==== Text shown ====
Friday, February 1, 2008

TALES OF THE SPIN DOCTOR
AND
THE BIRTH OF THE PSEUDO NEWS EVENT

SPIN DOCTOR
"An adviser or agent, especially of a politician, who imparts a partisan analysis or slant to a story for the news media. From the motion of spin on a baseball or pool ball, which gives a deviant rather than a straight track; semantically related to throwing someone a curve".
New Dictionary of American Slang

Tales of the Spin Doctor is not unlike the old children's fairy tale called The Emperor's New Clothes. Indeed this is a tale of a journalistic elitist hierarchy peopled by single-minded reporters and their equally driven editors who find themselves operating in a political world that panders to visual style rather than news content. It is a tale of political media handlers who have found a way to circumvent the reporting process, replacing it with a public relations process instead.
I remember the first time I ever laid eyes on the White House Press Corps at work. It was 1969 and I was a young Army photographer covering the arrival of President Lyndon B. Johnson at Honolulu International Airport for a conference with the President of South Vietnam. The press plane landed first so as to allow these journalists access to Johnson's arrival ceremony. I watched with a mixture of amusement and disbelief as a plane-load of men scrambled off a United States government airliner, fighting and clawing their way across the tarmac towards the grandstands that had been erected for the press photographers covering the event. Grown men, many carrying multiple cameras, lenses and bags full of equipment jostled each other at a near dead run towards the platform where myself and a few other military and local press colleagues stood waiting. As the White House Press Corps struggled it's way onto the stand, pushing, sweating and cursing in the warm Hawaii sun, I vowed that if this was what photojournalism was all about I wanted no part of it.

Several years ago, after a visit by President Bill Clinton to The Philadelphia Inquirer's coverage area I found myself listening to the complaints of one of our bureau's photographers about the selection process that resulted in what pictures were used of the president in the next days paper. The picture in question involved President Clinton walking down a road on the campus of Bryn Mawr University, surrounded by a group of students and faculty. In the photograph Clinton appears to be talking to his fellow walkers in a candid, spontaneous manner. My bureau colleague had made a similar image, same situation, only President Clinton looked more presidential, waving off camera rather than talking to the group around him. A quick phone call to my boss downtown resulted in the explanation that the photograph that was published of the President talking to the group as they walked down this tree lined campus was chosen because it looked more natural...less posed than the waving picture of my angry colleague. Indeed. Realism and spontaneity are generally the goals of any news photograph. The answer seemed reasonable to me..for a moment.
====
**Prompt A**
Copy the essay on spin doctors between "New Dictionary of" and "relations process instead.", inclusive.
**Prompt B**
According to the essay on spin doctors, why was the published photograph of President Clinton chosen over the colleague's waving picture?
**Prompt C**
Go on with the essay on spin doctors, starting right after its final sentence.
The lines that follow have nothing to do with the essay on spin doctors.
==== Dataset excerpt ====
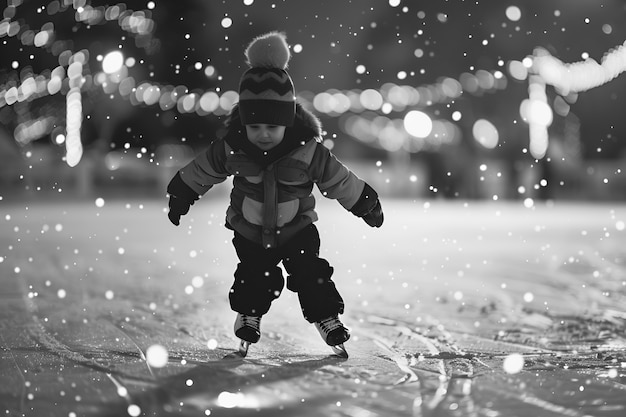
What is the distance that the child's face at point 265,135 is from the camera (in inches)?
====
**Expected output A**
New Dictionary of American Slang

Tales of the Spin Doctor is not unlike the old children's fairy tale called The Emperor's New Clothes. Indeed this is a tale of a journalistic elitist hierarchy peopled by single-minded reporters and their equally driven editors who find themselves operating in a political world that panders to visual style rather than news content. It is a tale of political media handlers who have found a way to circumvent the reporting process, replacing it with a public relations process instead.

**Expected output B**
It was chosen because it looked more natural and less posed than the waving picture.

**Expected output C**
However. This photograph was not taken in what I would consider a realistic or spontaneous context. President Clinton and his new-found college friends were walking down that path in order to have their picture taken. Photography had been restricted inside the conference itself. Clinton's appearance outside the conference building was one of the few opportunities for the rest of the press to get pictures. This was not a private moment between the President of the United States and a small group of academics on a small college campus. This was a major news event that had been set up and staged by the Democratic Party of Montgomery County Pennsylvania, Bryn Mawr College, and the White House Press Office in Washington D.C. President and Mrs. Bill Clinton had come to this expensive private college to talk about entitlement spending and how it affected the federal deficit. It was also a political payback visit to the home ground of democratic congresswoman Marjorie Margolies-Mezvinsky. Federal entitlement spending is mostly about benefits to the poor, the elderly and the retired. Bryn Mawr College, however, is located in one of the most affluent areas of the country. Those attending the conference were mostly young. employed, and affluent. So a photograph on the front page of The Philadelphia Inquirer showing President Clinton walking past and in front of a wall of national and local media (cropped out of the frame) on either side of that tree-lined path and appearing to talk candidly to a group of Bryn Mawr students and faculty is hardly the stuff of reality. And yet we journalists continue to attempt to cover these kinds of news events as a kind of spontaneous reality.
Indeed. What we are often portraying to our readers is the emperor in his new clothes. In all reality naked as a jay bird...images as free of reality content as the captions that explain them. We allow ourselves to fall victim to the intentions of the president's media handlers. We report and photograph these pseudo events as real news when indeed they are mostly held only for show.
Part of the success of political media handlers...spin doctors if you will, is their understanding of the news gathering process. The spin doctors understand the power of the visual image much more than the majority of newspaper editors. They know that professionally, photographers are treated as second-class citizens by their print colleagues. Photographers are sent to cover those events the word editors considered too banal or demeaning to send a "real" journalist to. This professional division between the word and picture people in the newspaper newsroom has played right into the hands of the spin doctors. Words and pictures working together consistantley in an intelligent fashion continues to elude the printed press. The spin doctors understand this basic bias that most word editors hold about photography, the professional hierarchy this bias has encouraged, and that it has kept most photographers at the bottom of the editorial decision making process. Since most print editors considered photography editorial window dressing, the spin doctors found they could utilize this attitude to control the content of the photographic coverage. After all, photography was reserved for wars and natural disasters or for the stupid, the mundane, the banal....the President!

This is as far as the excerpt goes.